Now we are ready for the main event.
th train.lua \
-style_image_size 384 \
-content_weights 1.0 \
-style_weights 5.0 \
-checkpoint_name checkpoint \
-gpu 0 \
-h5_file data/coco/dataset.h5 \
-style_image art/inner-view-3-1955.jpg
-style_image_size 384 \
-content_weights 1.0 \
-style_weights 5.0 \
-checkpoint_name checkpoint \
-gpu 0 \
-h5_file data/coco/dataset.h5 \
-style_image art/inner-view-3-1955.jpg
And...wait...for...it. This...will...take...some...time.
I have a beefy system with a GTX 1080Ti. I used the time command to see how long the training took. This is the results:
real 116m21.518s
user 140m40.911s
sys 41m21.145s
The nvidia-smi program said that this consumed 5.3 GiB of video memory. If you have a 4GiB video board, its might run significantly slower. The 1080Ti has about 3600 cores and the tool said it was using 99% of them. You can estimate the full amount of time by timing the first 1000 iterations and multiply that by 40.

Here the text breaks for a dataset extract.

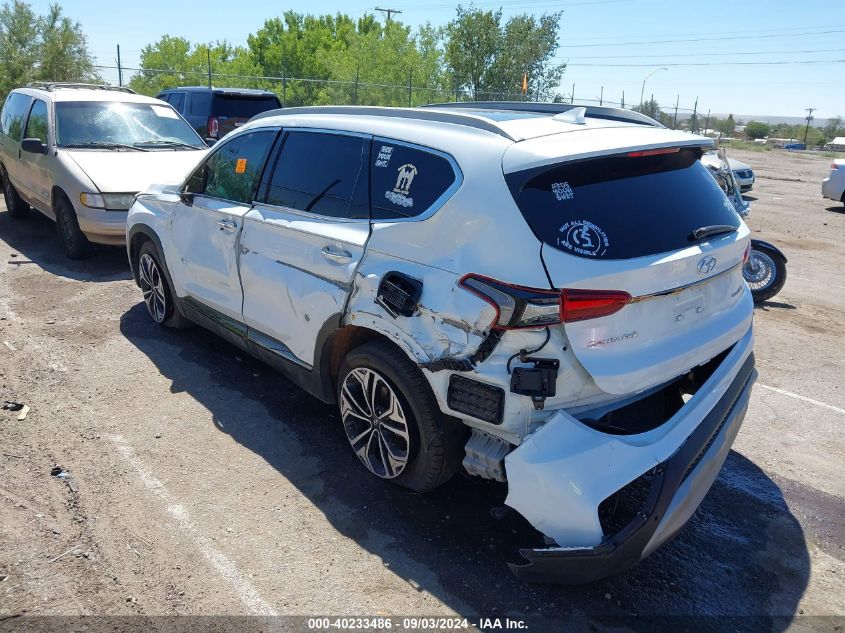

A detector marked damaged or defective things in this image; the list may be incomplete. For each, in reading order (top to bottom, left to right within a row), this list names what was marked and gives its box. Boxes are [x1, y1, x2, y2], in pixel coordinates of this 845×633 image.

damaged white hyundai santa fe [127, 102, 760, 584]
detached rear bumper [504, 330, 756, 584]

OK. Let's take our new style for a spin.
$ mkdir models/my-styles
$ mv checkpoint.t7 models/my-styles/inner-view-3-1955.t7
$ rm checkpoint.json
$ qlua webcam_demo.lua -gpu 0 -models models/my-styles/inner-view-3-1955.t7
$ mv checkpoint.t7 models/my-styles/inner-view-3-1955.t7
$ rm checkpoint.json
$ qlua webcam_demo.lua -gpu 0 -models models/my-styles/inner-view-3-1955.t7
Pretty cool, eh?
One other tip, if you pass a height & width that is too big for your web cam, you will get a warning message and the program will crash. The warning gives you the maximum resolution that your camera supports. For example, I get:
Warning: camera resolution changed to 720x960
When I re-run with that resolution, the image looks much smoother and less pixelated.
Training your own model is not hard. It just takes time. I read in the original paper that the work was supported by nvidia by providing them with the latest hardware. This would have been back around 2016. The paper said that it took them 4 hours to train a model. Have fun playing with this now that you have the recipe.